Ronis believes that policymakers are not making the connection between national and economic security, and that the health of General Motors is as important to the nation's security as the health of a large defense contractor like Lockheed Martin. "We may be able to supply our military with [manufactured parts] from our allies, but while they may be military allies they definitely are not economic allies," says Ronis.

Ronis has signed a contract to work with the Small Business Committee, but those involved with her work say she will have broad powers to conduct her research. Since her contract had to be approved by the Committee on House Administration, "she will be working with all of the resources available to Congress," says one committee aide. As such, Ronis will use the leverage of Congress to coordinate a substantial effort to gather data on the industrial base.

The effort could potentially last for years, and will likely involve requests for research and studies from the Congressional Research Service, Government Accountability Office, National Academies of Sciences, National Science Foundation and federal agencies including the departments of Energy, Commerce and Treasury. Hearings are expected to be held in coming months.
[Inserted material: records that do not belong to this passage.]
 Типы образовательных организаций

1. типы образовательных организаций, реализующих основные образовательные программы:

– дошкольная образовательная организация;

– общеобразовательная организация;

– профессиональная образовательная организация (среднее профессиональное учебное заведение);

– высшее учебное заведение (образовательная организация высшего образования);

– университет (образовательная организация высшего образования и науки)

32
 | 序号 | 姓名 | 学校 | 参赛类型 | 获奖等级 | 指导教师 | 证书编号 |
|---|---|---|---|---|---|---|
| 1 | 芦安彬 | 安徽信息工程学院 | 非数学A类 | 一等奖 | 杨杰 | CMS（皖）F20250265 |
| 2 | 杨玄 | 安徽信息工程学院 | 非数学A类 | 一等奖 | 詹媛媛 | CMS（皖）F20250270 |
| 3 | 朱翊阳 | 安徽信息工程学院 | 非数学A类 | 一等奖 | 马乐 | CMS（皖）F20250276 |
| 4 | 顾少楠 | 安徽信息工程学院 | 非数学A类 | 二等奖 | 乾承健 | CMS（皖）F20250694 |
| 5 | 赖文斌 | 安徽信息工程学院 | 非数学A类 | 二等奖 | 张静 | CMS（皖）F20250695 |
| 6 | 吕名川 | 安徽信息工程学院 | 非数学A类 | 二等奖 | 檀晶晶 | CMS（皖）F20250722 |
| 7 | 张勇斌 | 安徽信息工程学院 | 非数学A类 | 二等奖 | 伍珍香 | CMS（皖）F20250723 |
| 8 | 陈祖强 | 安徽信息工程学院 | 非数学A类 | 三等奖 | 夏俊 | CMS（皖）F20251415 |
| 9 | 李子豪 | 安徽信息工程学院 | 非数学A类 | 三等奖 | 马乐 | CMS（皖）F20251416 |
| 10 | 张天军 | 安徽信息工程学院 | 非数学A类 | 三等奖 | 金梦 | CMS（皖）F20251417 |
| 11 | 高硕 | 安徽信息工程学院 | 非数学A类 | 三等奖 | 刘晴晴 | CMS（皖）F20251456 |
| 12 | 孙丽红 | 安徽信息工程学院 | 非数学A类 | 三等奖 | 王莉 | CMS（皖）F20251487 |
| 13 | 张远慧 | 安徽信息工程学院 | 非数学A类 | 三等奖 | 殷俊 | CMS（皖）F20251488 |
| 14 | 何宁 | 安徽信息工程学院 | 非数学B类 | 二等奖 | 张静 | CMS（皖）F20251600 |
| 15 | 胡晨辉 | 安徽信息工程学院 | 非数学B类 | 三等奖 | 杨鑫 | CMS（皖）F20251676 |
"We're going to try to get a lot of different entities within the federal government to start looking at this issue from a different point of view," says Ronis. "As a systems scientist I attack problems as any systems scientist would: holistically and looking at interdependencies."

Falling under the purview of the Small Business Committee also gives Ronis a broad mandate. The small business constituency is involved in every sector of the U.S. economy and therefore its issues extend to the jurisdiction of many congressional committees and federal agencies, particularly DOD.

A contract of her type is rare within Congress.

"The industrial base is a large, complex adaptive system and looking at any one element without looking at its context has potential problems," she says. "We are going to look at the defense industrial base set of issues, but that is only one of many elements that will be looked at." Others include federal acquisition policy; high-technology research and development funding and resources, training and education of scientists and engineers; trade flows; government trade policies; Wall Street incentives that are leading companies to buy their manufactured products from overseas rather than make them in America; intellectual property protection; and investing in the competitive infrastructure of the country.

"This is not a defense problem, this is a national problem and that is why it can't be solved just by the Department of Defense," says Ronis, who can be reached via e-mail at Sheilarr@aol.com.

-- BY RICHARD McCORMACK



About Sheila Ronis:

Sheila Ronis is a systems scientist with a B.S. in physics and mathematics and a Ph.D. in Organizational Behavior received from the Ohio State University. She is an adjunct professor at the University of Detroit Mercy and Oakland University where she teaches courses on business management and globalization. She teaches at the Industrial College of the Armed Forces at the National Defense University in Washington, D.C. She has taught "grand strategy" to the management faculty at the U.S. Army War College in Carlisle, Penn. She has worked for the Pentagon helping to develop a vision for the Defense Reform Task Force and in developing an operational definition of the "Revolution in Business Affairs."

Ronis is the founder of the Institute for Business and Community Services at the University of Detroit, which was created to help the U.S. automobile industry become globally competitive. Her company, the University Group Inc., has worked with General Motors since 1988 and with Ford since 2000. She was involved in the creation of the United States Consortium for Automotive Research and the Partnership for a New Generation of Vehicles.

Earlier in her career, Ronis worked at AT&T, Ohio State University and the Energy Research and Development Administration (now the Department of Energy). She began her career working at North American Rockwell in Columbus, Ohio.